• _Dataset records_
────

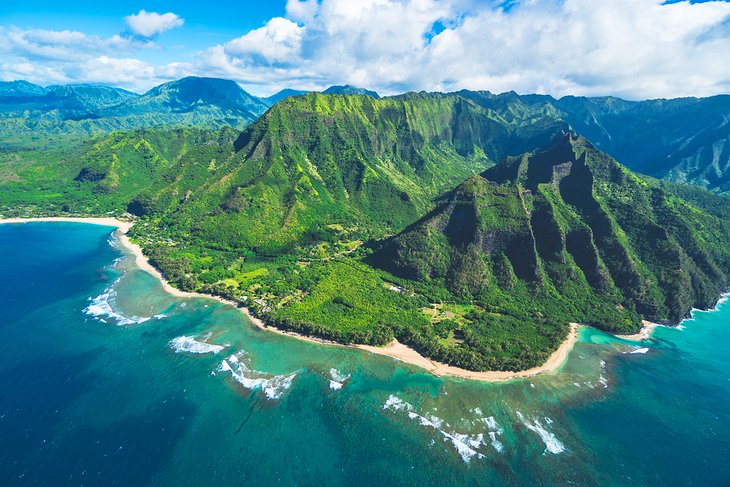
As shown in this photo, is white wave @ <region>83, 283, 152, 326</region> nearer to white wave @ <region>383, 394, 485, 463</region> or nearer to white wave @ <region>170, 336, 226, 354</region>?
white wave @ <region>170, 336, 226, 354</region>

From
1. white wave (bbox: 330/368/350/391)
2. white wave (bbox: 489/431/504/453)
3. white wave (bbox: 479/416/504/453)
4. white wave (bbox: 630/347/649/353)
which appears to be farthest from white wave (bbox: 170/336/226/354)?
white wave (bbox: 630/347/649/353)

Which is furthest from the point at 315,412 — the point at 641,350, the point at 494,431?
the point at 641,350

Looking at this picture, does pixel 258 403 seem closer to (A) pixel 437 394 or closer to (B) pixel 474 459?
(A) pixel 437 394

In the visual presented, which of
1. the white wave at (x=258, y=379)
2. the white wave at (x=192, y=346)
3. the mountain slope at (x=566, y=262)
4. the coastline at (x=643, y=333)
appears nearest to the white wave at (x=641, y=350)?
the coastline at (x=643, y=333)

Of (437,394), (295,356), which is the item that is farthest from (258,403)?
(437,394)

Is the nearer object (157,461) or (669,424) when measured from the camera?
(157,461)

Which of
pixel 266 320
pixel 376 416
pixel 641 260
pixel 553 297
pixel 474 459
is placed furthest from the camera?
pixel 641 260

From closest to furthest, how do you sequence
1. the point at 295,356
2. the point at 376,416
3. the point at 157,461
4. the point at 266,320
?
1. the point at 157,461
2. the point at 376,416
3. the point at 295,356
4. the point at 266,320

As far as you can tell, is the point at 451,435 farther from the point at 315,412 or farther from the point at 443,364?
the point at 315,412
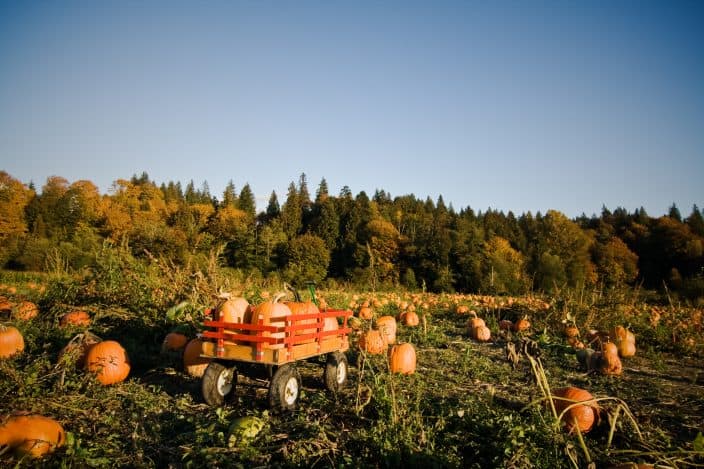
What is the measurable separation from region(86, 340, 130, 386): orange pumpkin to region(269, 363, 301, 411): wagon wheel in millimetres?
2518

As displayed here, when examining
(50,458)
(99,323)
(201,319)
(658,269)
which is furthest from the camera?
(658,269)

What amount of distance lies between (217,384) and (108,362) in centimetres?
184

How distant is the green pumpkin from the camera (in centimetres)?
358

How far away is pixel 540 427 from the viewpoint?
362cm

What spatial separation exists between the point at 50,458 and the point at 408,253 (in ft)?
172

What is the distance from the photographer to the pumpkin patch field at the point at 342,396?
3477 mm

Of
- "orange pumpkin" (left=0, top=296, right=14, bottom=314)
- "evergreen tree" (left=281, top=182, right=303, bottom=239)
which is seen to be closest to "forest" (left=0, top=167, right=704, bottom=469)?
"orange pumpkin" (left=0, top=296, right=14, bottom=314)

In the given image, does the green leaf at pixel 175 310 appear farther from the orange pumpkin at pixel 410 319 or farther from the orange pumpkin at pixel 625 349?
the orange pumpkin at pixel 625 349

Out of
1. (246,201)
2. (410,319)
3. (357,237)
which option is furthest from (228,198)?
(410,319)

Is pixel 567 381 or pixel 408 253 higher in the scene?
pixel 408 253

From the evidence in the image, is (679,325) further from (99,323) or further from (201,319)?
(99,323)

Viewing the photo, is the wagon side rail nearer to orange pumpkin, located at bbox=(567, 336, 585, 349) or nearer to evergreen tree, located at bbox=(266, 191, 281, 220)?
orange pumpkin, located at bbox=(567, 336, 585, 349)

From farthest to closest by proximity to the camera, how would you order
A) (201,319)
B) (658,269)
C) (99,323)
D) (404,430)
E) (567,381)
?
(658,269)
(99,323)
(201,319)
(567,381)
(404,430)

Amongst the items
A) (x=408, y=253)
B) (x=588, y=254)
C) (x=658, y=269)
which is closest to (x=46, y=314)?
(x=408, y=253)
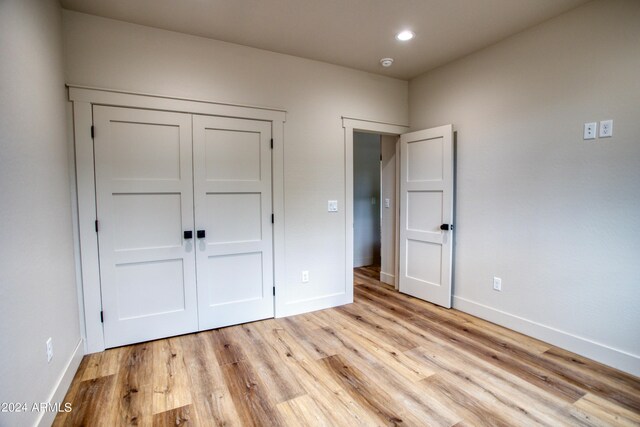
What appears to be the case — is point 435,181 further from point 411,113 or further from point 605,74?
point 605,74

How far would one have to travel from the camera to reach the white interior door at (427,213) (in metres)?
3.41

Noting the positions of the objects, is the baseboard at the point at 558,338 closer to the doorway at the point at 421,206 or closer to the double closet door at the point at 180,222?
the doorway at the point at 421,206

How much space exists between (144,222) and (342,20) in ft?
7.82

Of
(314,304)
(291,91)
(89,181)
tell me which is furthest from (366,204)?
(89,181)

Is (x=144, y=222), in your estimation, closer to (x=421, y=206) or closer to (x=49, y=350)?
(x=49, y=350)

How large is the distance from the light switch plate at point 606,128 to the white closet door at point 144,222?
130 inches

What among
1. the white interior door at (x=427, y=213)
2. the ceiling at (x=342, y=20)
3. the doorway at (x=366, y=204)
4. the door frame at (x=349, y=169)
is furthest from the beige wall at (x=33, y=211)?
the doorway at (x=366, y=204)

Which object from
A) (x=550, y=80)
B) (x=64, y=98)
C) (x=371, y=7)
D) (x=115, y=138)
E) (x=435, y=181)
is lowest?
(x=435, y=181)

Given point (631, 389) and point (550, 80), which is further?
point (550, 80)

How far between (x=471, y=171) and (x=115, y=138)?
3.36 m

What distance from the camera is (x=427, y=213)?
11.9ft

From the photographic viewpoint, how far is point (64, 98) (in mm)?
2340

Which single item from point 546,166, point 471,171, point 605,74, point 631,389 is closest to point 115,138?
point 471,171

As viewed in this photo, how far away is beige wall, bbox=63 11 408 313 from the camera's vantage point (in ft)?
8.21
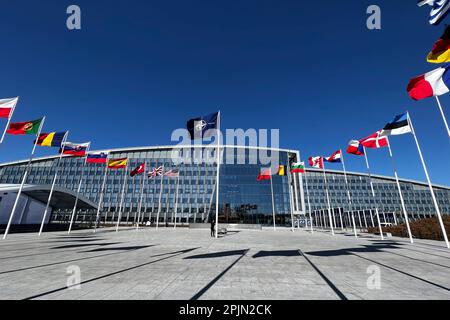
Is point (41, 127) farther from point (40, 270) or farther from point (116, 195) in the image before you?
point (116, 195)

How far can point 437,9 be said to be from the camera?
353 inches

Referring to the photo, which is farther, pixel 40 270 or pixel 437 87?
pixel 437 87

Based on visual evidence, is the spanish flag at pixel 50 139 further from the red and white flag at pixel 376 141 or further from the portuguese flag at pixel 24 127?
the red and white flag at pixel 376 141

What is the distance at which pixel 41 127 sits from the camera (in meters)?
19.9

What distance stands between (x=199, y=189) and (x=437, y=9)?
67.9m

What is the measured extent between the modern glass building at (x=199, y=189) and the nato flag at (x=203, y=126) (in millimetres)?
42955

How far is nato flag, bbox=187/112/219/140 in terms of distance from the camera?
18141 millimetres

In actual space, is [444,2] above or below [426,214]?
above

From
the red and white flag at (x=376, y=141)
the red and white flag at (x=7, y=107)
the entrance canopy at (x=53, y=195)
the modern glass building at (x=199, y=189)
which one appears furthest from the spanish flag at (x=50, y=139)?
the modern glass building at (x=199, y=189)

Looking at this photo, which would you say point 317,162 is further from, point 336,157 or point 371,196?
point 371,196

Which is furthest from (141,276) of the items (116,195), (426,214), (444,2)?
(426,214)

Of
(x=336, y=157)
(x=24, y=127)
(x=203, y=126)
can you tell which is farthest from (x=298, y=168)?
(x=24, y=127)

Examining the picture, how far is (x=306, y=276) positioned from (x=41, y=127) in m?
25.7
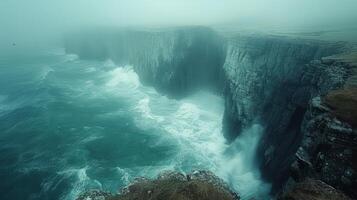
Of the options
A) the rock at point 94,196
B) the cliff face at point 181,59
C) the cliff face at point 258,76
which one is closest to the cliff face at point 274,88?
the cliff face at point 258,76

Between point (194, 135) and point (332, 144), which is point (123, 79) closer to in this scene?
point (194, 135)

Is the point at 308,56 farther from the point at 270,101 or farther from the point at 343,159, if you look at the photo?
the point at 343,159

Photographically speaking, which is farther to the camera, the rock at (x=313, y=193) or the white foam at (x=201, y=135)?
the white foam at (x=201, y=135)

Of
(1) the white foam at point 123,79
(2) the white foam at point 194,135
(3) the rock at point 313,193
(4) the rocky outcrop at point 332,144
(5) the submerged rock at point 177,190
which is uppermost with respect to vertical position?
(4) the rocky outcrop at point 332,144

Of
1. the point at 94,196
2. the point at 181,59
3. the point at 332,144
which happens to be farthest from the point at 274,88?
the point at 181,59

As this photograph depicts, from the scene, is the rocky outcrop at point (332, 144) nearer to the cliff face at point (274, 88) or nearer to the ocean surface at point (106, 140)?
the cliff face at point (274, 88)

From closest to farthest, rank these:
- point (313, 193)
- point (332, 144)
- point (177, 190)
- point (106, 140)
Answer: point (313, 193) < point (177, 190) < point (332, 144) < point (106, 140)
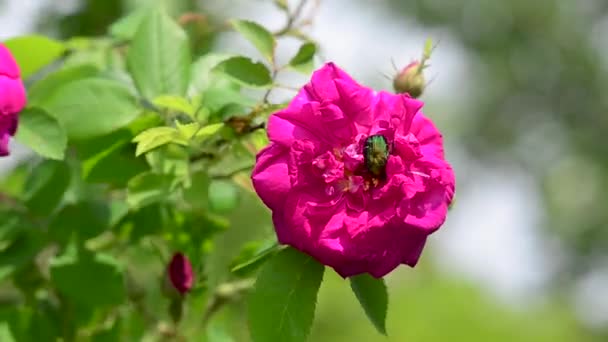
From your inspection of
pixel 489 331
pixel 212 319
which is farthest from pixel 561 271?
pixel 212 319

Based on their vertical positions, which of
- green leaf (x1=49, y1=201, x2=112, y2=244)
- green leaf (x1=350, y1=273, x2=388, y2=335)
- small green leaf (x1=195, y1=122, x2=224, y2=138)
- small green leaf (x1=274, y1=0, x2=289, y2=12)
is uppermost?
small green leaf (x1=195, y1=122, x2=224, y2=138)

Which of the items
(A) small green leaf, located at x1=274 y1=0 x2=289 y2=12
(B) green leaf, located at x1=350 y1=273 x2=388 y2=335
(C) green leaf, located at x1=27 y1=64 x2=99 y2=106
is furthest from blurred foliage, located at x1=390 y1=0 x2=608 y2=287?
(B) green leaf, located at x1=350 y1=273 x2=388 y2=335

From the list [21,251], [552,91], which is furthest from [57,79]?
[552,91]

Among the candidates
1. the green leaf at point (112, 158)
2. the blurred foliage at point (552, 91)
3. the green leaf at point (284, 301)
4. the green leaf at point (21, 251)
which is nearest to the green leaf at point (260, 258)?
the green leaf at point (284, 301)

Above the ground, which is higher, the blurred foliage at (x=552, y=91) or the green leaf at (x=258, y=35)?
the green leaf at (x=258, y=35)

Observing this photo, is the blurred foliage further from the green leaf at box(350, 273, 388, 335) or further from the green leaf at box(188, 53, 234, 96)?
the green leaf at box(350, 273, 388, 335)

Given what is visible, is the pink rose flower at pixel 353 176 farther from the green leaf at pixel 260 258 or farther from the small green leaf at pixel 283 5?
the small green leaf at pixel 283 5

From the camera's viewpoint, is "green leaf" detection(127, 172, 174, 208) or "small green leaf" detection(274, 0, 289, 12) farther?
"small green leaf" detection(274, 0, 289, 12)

────

• _The request_
Reproduce exactly the line that holds "From the list", then every line after it, ending with the final line of the records above.

• _Result_
From the list [21,251], [552,91], which is furthest from [57,79]?
[552,91]

Among the candidates
1. the green leaf at point (112, 158)
2. the blurred foliage at point (552, 91)
3. the green leaf at point (284, 301)
4. the green leaf at point (21, 251)
which is nearest to the green leaf at point (260, 258)?
the green leaf at point (284, 301)

Above the ground, which is higher, the blurred foliage at (x=552, y=91) or the green leaf at (x=258, y=35)?
the green leaf at (x=258, y=35)

Observing this photo, is the blurred foliage further from the green leaf at box(350, 273, 388, 335) or further from the green leaf at box(188, 53, 234, 96)?
the green leaf at box(350, 273, 388, 335)

Given what is visible, is the pink rose flower at pixel 353 176 farther from the green leaf at pixel 260 258 or farther from the small green leaf at pixel 283 5?
the small green leaf at pixel 283 5

From the camera's viewpoint, is "green leaf" detection(127, 172, 174, 208) or "small green leaf" detection(274, 0, 289, 12) farther?
"small green leaf" detection(274, 0, 289, 12)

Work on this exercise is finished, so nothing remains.